Don't get me wrong. KPO-centric supply market intelligence is a valuable service. But, I said to him that he better start thinking about his own technology strategy or how to partner with others, because eventually the big boys (BPO providers and large market intelligence providers) and tech-centric firms (ERP, best of breed suites, supplier networks, analytics firms, etc.) would start getting serious about this. And it will be built upon a combination of structured data models per above and the “big data” content scattered (increasingly machine generated) across the web. It'll be about scalable data management rather than one-off document management. He shrugged me off at the time. To paraphrase: “I’m not seeing it."
Well, times have changed, and even this CEO’s firm has had to respond, albeit with its own proprietary technology layer (and geared towards automating the workflow into its customers’ operations rather than true big data analytics / intelligence). The market for “supply intelligence” solutions is a big one and is still in its infancy. Supply intelligence is broader than supply market intelligence, category intelligence, procurement intelligence, financial intelligence, or supplier management. “Supply” is a broad term, as is Supply Management, Supply Performance Management, or Supply Analytics (also here). And you better have good Supply Data/Information Management processes to support the others!
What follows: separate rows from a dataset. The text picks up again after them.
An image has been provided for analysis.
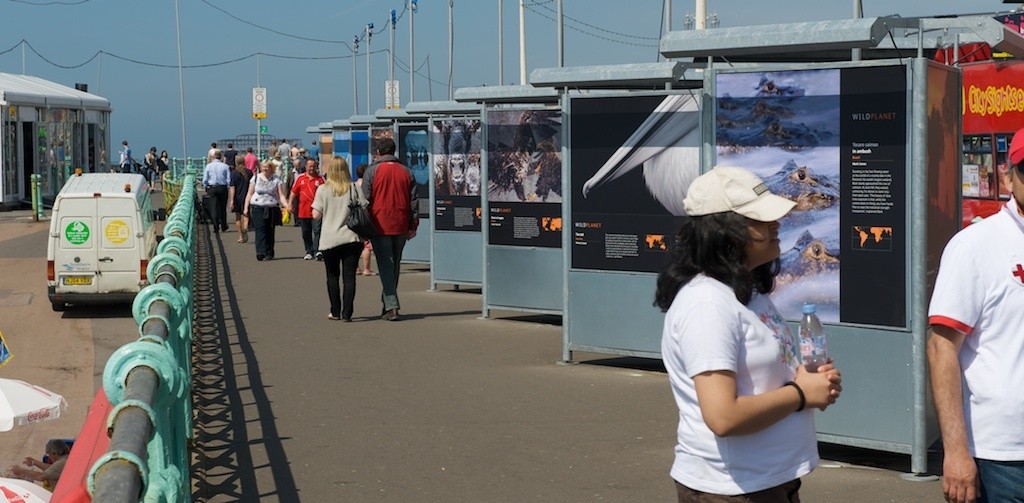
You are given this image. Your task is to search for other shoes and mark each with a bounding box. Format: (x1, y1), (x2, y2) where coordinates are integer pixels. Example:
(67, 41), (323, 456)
(303, 253), (312, 260)
(355, 265), (362, 275)
(363, 270), (378, 276)
(222, 224), (228, 231)
(316, 252), (323, 261)
(343, 317), (352, 322)
(327, 310), (340, 320)
(238, 231), (248, 243)
(256, 252), (273, 260)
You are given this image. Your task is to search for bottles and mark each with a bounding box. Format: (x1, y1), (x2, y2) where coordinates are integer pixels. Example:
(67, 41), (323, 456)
(799, 303), (827, 373)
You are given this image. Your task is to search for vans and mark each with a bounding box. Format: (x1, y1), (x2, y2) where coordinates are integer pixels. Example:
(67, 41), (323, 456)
(46, 168), (167, 312)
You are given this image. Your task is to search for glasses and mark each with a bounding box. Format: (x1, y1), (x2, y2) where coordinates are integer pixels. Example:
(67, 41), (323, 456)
(1010, 159), (1024, 173)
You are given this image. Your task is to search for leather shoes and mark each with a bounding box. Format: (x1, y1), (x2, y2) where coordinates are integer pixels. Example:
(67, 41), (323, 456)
(380, 306), (398, 320)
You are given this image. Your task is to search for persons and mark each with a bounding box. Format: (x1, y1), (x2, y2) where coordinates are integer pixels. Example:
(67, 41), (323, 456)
(202, 138), (319, 243)
(10, 439), (70, 493)
(243, 156), (325, 261)
(50, 140), (71, 189)
(311, 137), (419, 324)
(144, 147), (169, 193)
(98, 141), (107, 168)
(118, 141), (137, 173)
(653, 165), (843, 503)
(927, 125), (1024, 503)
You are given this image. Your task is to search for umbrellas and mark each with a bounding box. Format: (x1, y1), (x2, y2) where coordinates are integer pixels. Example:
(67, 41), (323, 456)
(0, 378), (69, 432)
(0, 477), (53, 503)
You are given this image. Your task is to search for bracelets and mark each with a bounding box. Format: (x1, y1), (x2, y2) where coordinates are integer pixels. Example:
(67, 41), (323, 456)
(784, 381), (805, 411)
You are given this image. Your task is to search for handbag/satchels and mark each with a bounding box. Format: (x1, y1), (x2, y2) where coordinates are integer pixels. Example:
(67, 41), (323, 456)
(347, 183), (376, 240)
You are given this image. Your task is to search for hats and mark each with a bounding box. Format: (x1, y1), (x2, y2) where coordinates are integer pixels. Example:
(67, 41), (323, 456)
(1009, 127), (1024, 166)
(683, 165), (800, 222)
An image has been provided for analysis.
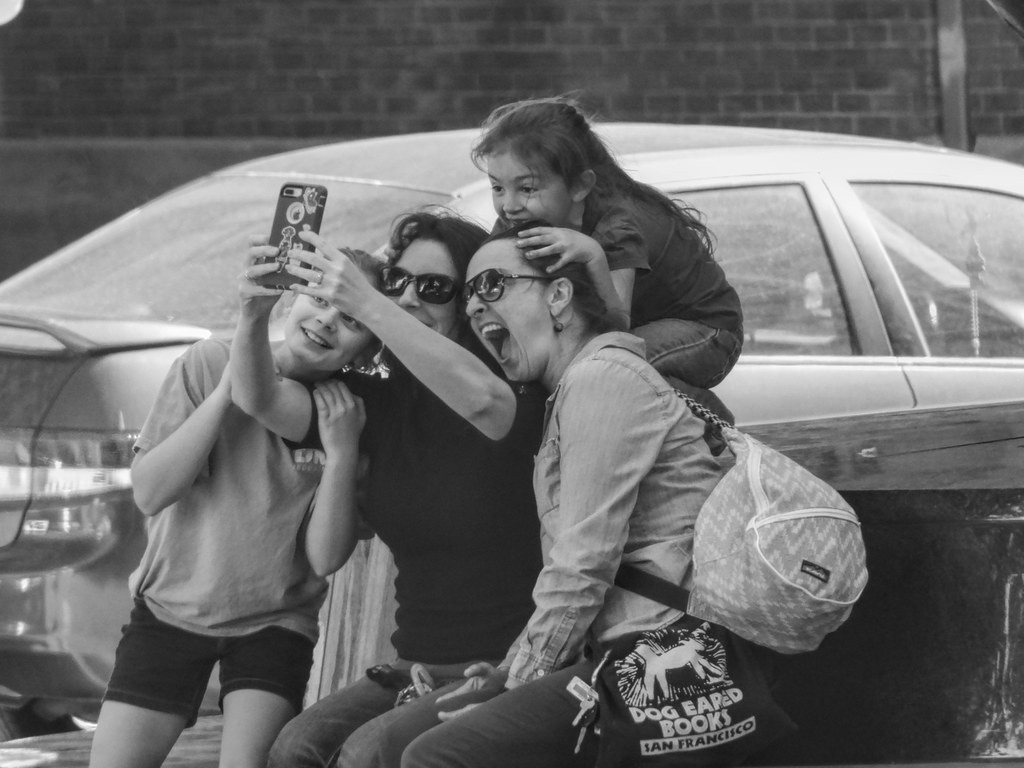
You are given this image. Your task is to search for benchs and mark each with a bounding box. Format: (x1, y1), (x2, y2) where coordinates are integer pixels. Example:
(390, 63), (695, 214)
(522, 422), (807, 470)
(722, 486), (1024, 768)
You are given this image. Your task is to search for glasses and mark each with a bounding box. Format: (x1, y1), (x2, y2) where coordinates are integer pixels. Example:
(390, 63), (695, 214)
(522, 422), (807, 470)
(455, 268), (553, 314)
(377, 266), (463, 306)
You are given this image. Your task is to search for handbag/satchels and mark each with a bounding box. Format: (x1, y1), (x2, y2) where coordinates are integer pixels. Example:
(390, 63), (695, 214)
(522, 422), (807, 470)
(602, 345), (869, 655)
(582, 617), (800, 768)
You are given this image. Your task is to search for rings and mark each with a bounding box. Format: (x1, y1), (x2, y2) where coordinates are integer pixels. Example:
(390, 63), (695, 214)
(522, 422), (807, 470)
(244, 269), (252, 279)
(315, 272), (324, 285)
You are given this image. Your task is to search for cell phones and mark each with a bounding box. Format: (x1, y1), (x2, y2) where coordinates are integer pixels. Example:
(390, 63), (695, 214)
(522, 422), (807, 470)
(262, 183), (328, 290)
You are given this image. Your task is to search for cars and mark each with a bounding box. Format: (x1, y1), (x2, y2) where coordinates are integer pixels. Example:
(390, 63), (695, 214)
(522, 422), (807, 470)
(0, 124), (1024, 733)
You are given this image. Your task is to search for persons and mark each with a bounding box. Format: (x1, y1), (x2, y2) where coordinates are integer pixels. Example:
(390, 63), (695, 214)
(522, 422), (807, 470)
(88, 248), (386, 768)
(224, 205), (542, 768)
(399, 219), (774, 768)
(474, 97), (747, 426)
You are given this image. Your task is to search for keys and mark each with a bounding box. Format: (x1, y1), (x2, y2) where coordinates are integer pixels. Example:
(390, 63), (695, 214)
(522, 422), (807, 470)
(572, 697), (595, 727)
(574, 706), (598, 754)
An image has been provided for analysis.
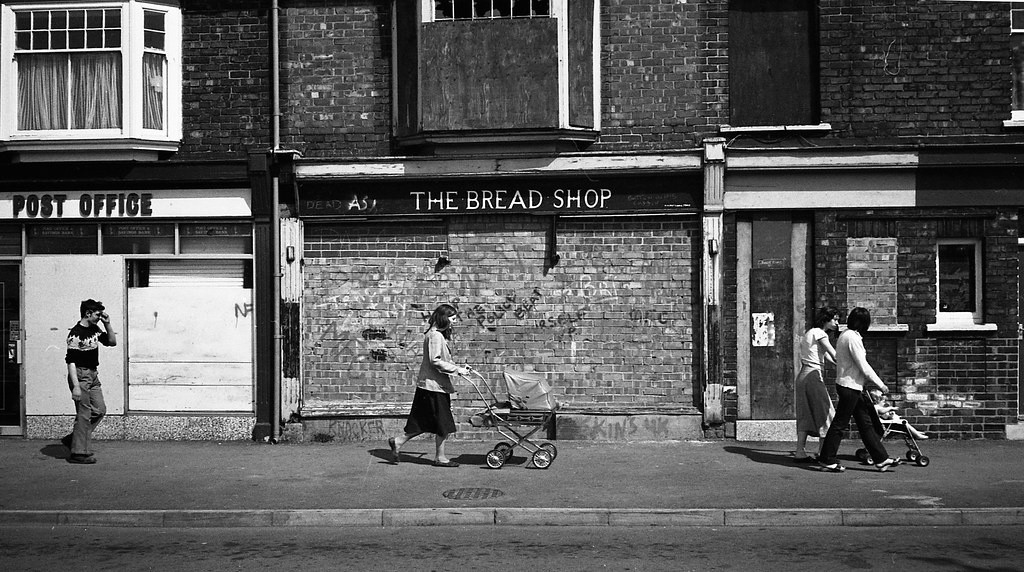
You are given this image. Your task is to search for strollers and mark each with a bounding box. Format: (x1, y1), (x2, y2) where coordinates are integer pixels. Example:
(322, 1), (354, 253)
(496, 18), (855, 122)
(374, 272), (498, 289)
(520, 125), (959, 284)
(854, 388), (930, 467)
(458, 366), (561, 470)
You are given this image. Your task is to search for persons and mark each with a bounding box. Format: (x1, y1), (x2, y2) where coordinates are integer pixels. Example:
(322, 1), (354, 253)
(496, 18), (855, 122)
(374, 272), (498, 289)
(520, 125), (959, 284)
(389, 304), (472, 467)
(869, 388), (929, 440)
(818, 307), (903, 472)
(61, 300), (117, 464)
(794, 306), (841, 463)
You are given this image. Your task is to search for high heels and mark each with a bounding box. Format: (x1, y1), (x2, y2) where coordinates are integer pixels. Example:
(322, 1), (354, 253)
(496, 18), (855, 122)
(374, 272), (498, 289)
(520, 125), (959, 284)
(822, 463), (845, 472)
(877, 458), (901, 472)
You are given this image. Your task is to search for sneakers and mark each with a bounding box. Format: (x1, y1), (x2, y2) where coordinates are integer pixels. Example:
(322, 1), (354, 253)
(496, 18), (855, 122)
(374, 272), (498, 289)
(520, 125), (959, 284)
(432, 460), (460, 467)
(388, 437), (400, 465)
(69, 453), (97, 464)
(61, 435), (72, 451)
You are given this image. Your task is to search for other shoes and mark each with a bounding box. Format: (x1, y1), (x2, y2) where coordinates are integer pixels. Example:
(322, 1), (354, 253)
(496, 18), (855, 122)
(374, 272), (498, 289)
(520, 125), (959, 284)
(793, 455), (816, 463)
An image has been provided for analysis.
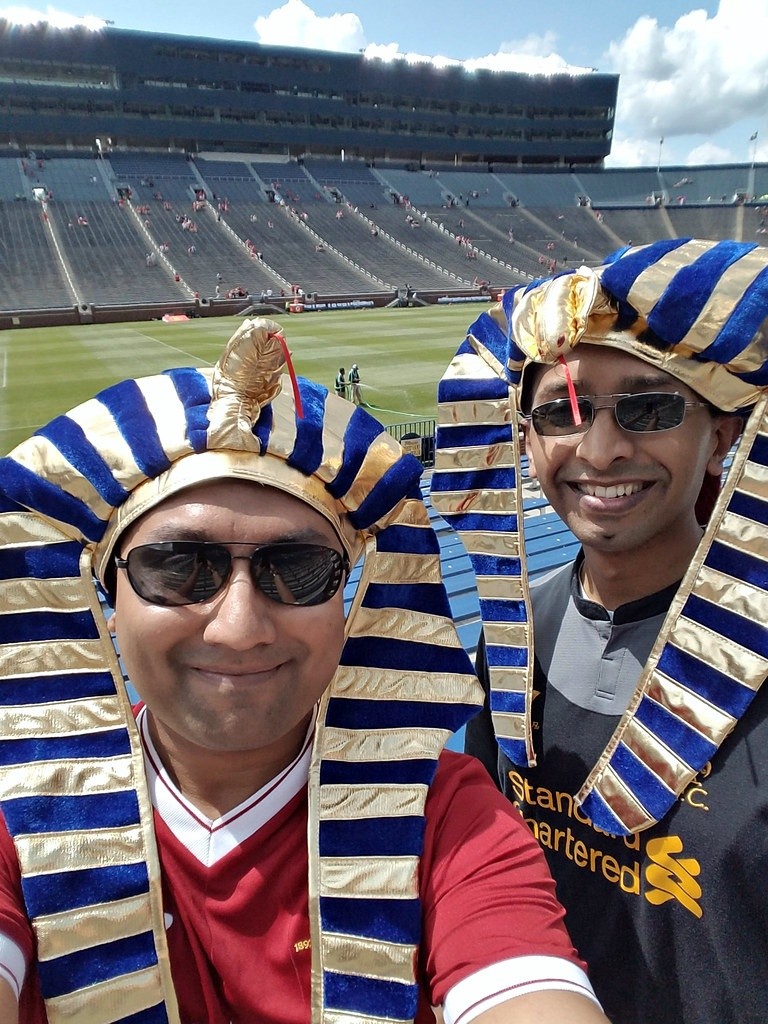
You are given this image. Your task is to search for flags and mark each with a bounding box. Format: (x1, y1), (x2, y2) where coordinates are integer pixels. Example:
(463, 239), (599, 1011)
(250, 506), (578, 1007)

Supply intelligence is an organizational capability by which firms acquire, analyze, and interpret data and information about supply markets, suppliers (and associated products/services, processes, costs, locations, people, performance, capabilities, and strategies), competitors, physical supply chains, regulations, and other factors for the purpose of improving supply performance (i.e., reduced supply cost/risk, increased revenue/innovation from suppliers, etc.) and thus… business performance.
If it sounds overwhelming and complex, frame it like a client once asked me: “How can I build a world-class category workbench?" Not just a simple dashboard on category spend and category sourcing projects, but a cockpit that takes a category strategy out of the static PowerPoint document on the virtual shelf, and brings real-time intelligence needed to identify opportunities and risks of different types to the right people at the right time and place.
Unfortunately, as you'd expect, no single solution provider brings this together, and every firm will have its own requirements with regards to what approach to such supply intelligence provision is most apt to the intelligence types that are most critical to them. We call this convergence “the great supply intelligence mash-up” because it is the convergence of capabilities that are drawn from many unique spaces within supply chain, competitive intelligence, big data / analytics (and related sub-areas), content management, and sourcing & supplier management across the entire spectrum of our integrated services coverage model. As a provider, no matter where you play in this spectrum, you better have a clear and coherent strategy for how you are going to provide deeper intelligence to your customers to help them extract deeper value from their supply.